Jason usually texted every few days, but it was going on almost a week. Some fresh air—she thought—would do her good. It would stop her from thinking the phone was ringing while she was in the bathroom handwashing some socks he’d forgotten at her place or sprinting down the hall to throw her garbage down the incinerator. If only they had the chocolate pudding it would solve all her problems.
Joy’s best friend Elvera had warned her against baking for a guy too soon, coming off too-eager and looking back to regret it all. But it was his birthday, after all. And she was sure the fastest way to Jason’s heart was through his stomach Besides, if she didn’t put in 150% to love him, how could she expect him to love her even half as much?
The real dynamic in over giving like Joy is a secret belief that if you are good enough, do enough, fix him enough, make him see how he can’t really live without you, he will love you. And this will be the one time that you can work magic. You’re like a little kid who believes that if she is really really good, she’ll get the special present she wants: an attentive prizing parent. Of course, you can’t ever make anyone love you. And, of course, Joy never even got to give Jason that moist yummy chocolate cake! He broke up with her and did not even want to see her for her birthday. Whereupon, Joy ate a third of the cake at one sitting to quiet her heartbreak.
Luckily, Joy realized she had to break out of this self-sabotaging pattern of not feeling good enough. She decided once and for all that she was going to learn how to love and empower herself. And this was the beginning of a true change in her life. She immediately called us for help and started doing what I call the Diamond Self work with a coach. She gave herself the nickname, Chosen Wanted Blonde-haired Girl of Love and Light.

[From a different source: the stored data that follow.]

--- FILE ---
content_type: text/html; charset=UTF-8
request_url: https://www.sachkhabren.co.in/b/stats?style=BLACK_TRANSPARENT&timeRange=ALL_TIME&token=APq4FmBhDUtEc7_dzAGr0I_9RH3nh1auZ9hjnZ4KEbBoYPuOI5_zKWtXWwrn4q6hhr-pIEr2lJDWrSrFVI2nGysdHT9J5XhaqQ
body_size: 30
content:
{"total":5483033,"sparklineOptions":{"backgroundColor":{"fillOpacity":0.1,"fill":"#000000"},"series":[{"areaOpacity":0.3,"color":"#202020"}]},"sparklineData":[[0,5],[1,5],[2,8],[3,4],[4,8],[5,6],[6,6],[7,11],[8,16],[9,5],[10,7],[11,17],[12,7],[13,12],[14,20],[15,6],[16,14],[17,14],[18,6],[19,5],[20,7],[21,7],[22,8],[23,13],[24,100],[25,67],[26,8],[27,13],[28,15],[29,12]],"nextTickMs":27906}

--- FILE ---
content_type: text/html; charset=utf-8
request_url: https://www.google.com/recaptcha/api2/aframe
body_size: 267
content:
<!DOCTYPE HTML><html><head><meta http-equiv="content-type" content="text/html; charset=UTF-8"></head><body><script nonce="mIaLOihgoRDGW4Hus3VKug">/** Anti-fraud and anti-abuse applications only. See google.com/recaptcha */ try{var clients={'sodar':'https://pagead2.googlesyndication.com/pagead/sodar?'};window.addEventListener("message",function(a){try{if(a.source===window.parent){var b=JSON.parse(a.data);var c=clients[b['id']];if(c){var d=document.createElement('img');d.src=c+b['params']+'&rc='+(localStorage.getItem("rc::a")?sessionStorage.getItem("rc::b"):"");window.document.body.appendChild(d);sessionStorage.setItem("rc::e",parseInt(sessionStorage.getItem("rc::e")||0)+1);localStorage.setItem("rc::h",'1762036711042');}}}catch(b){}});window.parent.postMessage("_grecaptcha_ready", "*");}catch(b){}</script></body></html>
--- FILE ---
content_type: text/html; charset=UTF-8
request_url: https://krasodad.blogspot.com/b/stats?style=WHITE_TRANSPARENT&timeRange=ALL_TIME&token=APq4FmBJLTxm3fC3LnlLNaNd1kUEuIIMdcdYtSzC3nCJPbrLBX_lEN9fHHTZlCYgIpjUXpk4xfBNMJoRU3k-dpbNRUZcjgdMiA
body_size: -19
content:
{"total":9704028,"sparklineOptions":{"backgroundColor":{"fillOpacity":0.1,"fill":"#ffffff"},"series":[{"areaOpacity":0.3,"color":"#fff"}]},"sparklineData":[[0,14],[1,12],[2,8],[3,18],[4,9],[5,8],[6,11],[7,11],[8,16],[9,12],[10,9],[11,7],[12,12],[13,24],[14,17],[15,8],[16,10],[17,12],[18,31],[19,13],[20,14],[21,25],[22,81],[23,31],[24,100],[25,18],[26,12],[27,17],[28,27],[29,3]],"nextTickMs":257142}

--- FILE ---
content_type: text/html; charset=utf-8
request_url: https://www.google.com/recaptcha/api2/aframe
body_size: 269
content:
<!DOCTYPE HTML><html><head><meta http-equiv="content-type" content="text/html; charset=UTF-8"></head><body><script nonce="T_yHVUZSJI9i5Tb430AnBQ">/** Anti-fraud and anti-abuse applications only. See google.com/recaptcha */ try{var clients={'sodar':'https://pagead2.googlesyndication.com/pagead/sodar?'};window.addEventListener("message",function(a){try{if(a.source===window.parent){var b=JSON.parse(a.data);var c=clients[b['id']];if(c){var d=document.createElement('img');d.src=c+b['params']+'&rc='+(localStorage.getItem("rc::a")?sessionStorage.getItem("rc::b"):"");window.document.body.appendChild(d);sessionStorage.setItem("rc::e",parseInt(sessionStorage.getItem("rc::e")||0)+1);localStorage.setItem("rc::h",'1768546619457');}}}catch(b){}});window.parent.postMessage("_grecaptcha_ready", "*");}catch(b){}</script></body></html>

At first Joy thought the whole nickname was too positive for her. But her coach pointed out the beautiful and quite amazing qualities Joy did have. And Joy got it! That new Diamond Self identity gave Joy the impetus she needed to change her attitudes and beliefs about herself and about relationships. We will return to Joy and what she did to change her life in Part II of this blog, Overcoming Loneliness.
You need to understand that you’re not simply stuck with your childhood script for the rest of your life. You can actually get reparented—get the loving appreciation, validation and guidance you always needed but never got. In order to do that and rewrite your lonely childhood script, you need to find mentors, people who are like fairy godmothers to you, who can right the wrongs that have happened in your past.
This is the process I went through, myself, with a loving coach. And now I am definitely not a lonely Nobody’s Girl—I am married to the great love of my life!
You may have read other self-help books talk endlessly about how you can’t rely on other people to give you what you need. Well on one level that’s true—you have to ultimately do it for yourself. But it’s an awfully long road for a Nobody’s Girl pulling herself up by her own bootstraps and we’ve already shown you how trying to be Ms. Independent has backfired in the past.
The great news is there are loving, caring people who can nurture, validate and give you the experience of love that you can then take in and use to love yourself. There are probably loving people in your network but you never gave them a chance.
I know: you are too shy. And it won’t work for you and yada, yada, yada. But overcome all that lonely Nobody’s Girl self-talk and take a chance for yourself! You so deserve it!